Counterparty risks are back on the agenda in the insurance and reinsurance market, as part of carriers and regulators heightened concerns over credit risks and creditworthiness, which could serve to make fully-collateralized reinsurance through insurance-linked securities (ILS) even more appealing to ceding companies.
Regulators are increasingly raised counterparty credit risks as an issue that insurance and reinsurance market participants need to be aware and wary of.
From exposures on the asset side that can make a counterparty vulnerable to financial market shocks, to other systemic risks such as climate and cyber, the focus on creditworthiness of reinsurance counterparties and their ability to weather shocks to the global system has only been heightened since the pandemic broke out.
COVID-19 has sharpened the pencils of those analysing credit risk in the insurance and reinsurance industry, as well as other systemic type risk exposures.
The UK’s Prudential Regulatory Authority (PRA) warned re/insurers in its 2021 outlook back in December that, on credit risks, “The outlook for credit risk remains highly uncertain due to the factors noted above,and insurers are exposed to downgrades and defaults that would accompany any deterioration in credit fundamentals. In view of the illiquid nature of much of the sector’s credit exposure, both through direct investments and counterparty risks in, for example, reinsurance contracts, we expect your board to satisfy itself that the firm is resilient to a wide range of potential adverse credit scenarios in the short and medium term.”
It’s a sign of the heightened nervousness over the potential for counterparty credit to become an issue in re/insurance, should shocks of similar magnitude to the pandemic occur.
Regulators are increasingly honing their stress testing regimes to try to identify stress events that could cause market volatility, disruption, or a breakdown of creditworthiness in the sector.

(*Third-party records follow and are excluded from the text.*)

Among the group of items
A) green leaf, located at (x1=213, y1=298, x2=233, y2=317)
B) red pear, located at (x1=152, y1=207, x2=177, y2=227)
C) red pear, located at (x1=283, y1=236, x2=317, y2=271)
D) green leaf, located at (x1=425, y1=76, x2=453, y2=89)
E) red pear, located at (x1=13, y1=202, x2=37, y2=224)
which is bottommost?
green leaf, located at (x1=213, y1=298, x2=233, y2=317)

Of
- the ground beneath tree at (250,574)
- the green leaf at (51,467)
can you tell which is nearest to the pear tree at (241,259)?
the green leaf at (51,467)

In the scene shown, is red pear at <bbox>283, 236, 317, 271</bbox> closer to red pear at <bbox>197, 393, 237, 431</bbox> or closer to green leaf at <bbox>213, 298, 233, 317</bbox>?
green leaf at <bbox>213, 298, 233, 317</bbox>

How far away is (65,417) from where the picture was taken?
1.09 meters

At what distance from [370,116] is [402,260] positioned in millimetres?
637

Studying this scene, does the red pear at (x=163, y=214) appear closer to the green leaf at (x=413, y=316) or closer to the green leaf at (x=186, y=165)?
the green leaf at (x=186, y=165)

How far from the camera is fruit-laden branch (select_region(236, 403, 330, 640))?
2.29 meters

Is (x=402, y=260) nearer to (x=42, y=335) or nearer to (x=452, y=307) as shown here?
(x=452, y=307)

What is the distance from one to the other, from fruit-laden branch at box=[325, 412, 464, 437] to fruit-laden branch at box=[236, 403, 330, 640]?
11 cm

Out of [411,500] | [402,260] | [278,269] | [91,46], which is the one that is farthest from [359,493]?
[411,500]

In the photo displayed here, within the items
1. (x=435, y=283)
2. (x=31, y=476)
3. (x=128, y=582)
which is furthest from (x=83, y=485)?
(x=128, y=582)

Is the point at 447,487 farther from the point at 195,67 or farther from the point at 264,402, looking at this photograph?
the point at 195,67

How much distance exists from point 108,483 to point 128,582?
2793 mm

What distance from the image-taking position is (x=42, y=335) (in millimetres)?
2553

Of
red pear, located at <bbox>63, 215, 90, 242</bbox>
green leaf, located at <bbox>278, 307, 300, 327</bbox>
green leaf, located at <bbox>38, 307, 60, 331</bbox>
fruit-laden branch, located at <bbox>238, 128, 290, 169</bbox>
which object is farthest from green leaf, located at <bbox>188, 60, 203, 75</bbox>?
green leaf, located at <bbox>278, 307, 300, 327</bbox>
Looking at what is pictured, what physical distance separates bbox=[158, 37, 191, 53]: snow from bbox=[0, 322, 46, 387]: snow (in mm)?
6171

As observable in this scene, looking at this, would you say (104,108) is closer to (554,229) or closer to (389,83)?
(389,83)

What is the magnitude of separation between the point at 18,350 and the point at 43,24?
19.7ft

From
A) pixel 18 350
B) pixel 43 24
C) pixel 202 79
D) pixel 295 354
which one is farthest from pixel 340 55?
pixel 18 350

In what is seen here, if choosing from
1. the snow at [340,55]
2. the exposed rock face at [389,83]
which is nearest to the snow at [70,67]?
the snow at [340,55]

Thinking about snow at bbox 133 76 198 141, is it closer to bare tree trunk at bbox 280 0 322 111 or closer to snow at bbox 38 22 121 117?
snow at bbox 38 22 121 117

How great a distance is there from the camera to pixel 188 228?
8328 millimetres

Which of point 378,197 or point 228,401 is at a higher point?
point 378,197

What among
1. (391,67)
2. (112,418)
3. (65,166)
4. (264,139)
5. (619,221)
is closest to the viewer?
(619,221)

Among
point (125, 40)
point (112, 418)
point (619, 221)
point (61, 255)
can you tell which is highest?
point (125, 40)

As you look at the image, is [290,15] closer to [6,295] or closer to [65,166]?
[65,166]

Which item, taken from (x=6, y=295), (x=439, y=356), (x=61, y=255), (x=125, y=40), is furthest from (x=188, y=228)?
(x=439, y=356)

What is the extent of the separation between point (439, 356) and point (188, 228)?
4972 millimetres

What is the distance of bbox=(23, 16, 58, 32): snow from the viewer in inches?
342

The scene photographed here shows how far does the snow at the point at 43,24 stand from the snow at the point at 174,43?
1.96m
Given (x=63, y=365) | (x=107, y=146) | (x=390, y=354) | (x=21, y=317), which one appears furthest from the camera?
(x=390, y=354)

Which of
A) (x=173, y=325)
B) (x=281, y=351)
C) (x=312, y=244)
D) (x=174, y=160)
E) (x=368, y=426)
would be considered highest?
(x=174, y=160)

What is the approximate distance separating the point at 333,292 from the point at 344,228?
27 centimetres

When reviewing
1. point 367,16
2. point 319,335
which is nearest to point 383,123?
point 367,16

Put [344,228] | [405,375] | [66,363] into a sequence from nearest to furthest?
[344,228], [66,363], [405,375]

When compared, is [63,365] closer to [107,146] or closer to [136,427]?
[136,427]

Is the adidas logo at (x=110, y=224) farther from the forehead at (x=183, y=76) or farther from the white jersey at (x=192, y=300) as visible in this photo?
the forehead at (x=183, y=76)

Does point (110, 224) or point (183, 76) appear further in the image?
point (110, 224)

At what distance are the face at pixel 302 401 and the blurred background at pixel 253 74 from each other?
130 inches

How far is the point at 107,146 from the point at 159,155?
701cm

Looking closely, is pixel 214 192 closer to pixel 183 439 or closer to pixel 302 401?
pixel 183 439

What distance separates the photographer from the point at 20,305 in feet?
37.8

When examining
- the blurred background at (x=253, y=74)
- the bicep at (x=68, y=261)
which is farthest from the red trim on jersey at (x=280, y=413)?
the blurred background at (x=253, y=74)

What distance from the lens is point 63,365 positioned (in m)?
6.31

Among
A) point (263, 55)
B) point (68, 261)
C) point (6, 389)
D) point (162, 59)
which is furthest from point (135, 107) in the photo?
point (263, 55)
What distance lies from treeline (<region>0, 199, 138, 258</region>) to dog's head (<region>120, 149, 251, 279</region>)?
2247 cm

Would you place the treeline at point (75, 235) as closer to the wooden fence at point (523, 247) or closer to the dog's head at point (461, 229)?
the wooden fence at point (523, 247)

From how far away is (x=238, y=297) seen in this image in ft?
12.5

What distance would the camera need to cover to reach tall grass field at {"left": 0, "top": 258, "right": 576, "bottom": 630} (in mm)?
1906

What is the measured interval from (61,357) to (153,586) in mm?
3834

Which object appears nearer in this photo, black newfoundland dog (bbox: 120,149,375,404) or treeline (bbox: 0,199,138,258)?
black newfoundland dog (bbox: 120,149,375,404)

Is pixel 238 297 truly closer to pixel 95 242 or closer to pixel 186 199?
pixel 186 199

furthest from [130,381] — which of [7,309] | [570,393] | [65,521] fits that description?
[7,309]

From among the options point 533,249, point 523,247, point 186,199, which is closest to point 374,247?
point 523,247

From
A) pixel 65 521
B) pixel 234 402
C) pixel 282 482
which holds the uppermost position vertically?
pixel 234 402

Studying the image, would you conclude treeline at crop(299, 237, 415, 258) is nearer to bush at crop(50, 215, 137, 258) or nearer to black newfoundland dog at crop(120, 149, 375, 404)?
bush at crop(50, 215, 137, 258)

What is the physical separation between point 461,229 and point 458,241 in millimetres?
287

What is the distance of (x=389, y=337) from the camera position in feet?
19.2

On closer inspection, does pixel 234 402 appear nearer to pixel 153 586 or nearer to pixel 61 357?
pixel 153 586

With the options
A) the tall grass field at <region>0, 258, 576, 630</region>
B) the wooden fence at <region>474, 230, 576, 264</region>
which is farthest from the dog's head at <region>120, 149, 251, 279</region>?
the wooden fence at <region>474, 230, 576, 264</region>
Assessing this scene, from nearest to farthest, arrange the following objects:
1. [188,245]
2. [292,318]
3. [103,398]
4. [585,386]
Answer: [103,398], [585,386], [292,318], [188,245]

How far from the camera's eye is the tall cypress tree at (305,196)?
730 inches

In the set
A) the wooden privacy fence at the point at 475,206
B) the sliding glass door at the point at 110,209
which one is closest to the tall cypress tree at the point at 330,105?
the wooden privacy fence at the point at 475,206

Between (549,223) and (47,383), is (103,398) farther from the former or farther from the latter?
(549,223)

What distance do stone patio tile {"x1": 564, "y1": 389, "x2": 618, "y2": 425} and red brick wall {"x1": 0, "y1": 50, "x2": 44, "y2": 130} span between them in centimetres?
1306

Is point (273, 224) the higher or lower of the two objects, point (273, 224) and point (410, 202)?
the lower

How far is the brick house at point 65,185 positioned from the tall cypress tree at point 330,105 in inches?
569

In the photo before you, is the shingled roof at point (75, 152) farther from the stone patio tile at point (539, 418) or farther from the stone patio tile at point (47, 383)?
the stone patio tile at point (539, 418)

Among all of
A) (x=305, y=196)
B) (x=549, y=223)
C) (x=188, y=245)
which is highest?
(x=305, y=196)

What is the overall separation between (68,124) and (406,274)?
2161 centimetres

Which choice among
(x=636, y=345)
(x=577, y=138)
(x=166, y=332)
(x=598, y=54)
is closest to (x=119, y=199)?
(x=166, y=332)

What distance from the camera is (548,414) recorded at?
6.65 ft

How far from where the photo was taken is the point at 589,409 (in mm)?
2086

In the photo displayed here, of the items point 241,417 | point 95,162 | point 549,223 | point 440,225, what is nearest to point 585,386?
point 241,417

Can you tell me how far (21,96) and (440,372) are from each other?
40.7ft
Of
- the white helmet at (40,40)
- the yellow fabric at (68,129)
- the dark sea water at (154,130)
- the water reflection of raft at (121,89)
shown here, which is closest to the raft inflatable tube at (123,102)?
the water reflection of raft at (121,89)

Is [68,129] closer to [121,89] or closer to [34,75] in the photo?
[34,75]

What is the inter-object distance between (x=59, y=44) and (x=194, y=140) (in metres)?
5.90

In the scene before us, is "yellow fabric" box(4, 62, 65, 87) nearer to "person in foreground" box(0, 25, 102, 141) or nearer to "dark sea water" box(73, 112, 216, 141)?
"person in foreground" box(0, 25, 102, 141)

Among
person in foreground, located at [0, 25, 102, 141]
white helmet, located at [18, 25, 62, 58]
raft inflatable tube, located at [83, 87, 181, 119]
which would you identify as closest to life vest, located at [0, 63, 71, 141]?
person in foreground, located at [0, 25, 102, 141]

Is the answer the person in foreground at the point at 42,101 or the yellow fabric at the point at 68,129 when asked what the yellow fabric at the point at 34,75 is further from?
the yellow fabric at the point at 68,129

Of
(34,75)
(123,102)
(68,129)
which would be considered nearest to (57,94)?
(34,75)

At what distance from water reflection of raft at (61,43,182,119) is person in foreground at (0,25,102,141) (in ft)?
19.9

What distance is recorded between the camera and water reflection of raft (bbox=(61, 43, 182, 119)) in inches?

On this, the PRA says that it wants to build on previous rounds of stress testing, “to develop stress testing as a supervisory tool for measuring sector resilience to specific shocks and to explore its use to provide a top-down assessment of individual firms’ capital adequacy.”
Essentially, this boils down to heightened scrutiny of insurance and reinsurance firms’ ability to make good on their obligations and how various stresses could impact that.
When it comes to reinsurance and retrocessional protection, it is just a promise to pay supported by a companies financial and credit worthiness. If major systemic type events hit the industry, how quickly does that break down and become an inability to pay?
As these issues come under greater scrutiny it does highlight one of the key benefits of insurance-linked securities (ILS) and catastrophe bonds, their fully-collateralized nature.
The majority of ILS transactions and collateralized reinsurance arrangements see the full obligations for the limit transferred placed in trust and the cash invested in extremely low-risk assets, such as treasuries, or even held in a cash equivalent.
What that means is, that no matter the stress event, or the systemic nature of a credit type crisis, the ILS collateral is almost certainly going to be there to make good on any reinsurance and retrocession recoveries and claims.
In speaking with one major corporate that accesses risk transfer using ILS, we learned that this matters just as much for those accessing the capital markets for insurance risk transfer capacity.
Corporate risk transfer buyers also have a heightened focus on credit worthiness and solvency of their counterparties right now, in insurance as much as in their trade and business.
That makes ILS look attractive right now, as a source of risk transfer capacity with extremely low to zero counterparty credit risk attached.
As stress testing regimes are toughened and increasingly climate exposures, including weather and catastrophe, are measured and credit metrics linked to those risks, the counterparty stability of an ILS or catastrophe bond transaction is going to look like a very viable option and one that looks particularly good in front of shareholders and other stakeholders.
These trends could accelerate now, as the pandemic increasingly looks set to come under some control but leaves a nervousness and heightened risk aversion behind it.
The ILS market should drive home the quality of protection and capacity it provides, as well as just how remote the risk of non-payment is, even in the face of major systemic world events.
Of course, the larger reinsurers and insurers are unlikely to face any concerns on counterparty credit, but it is possible some smaller to mid-sized players may not perform as well under stress scenarios and buyers of risk transfer could begin to shy away from them as a result.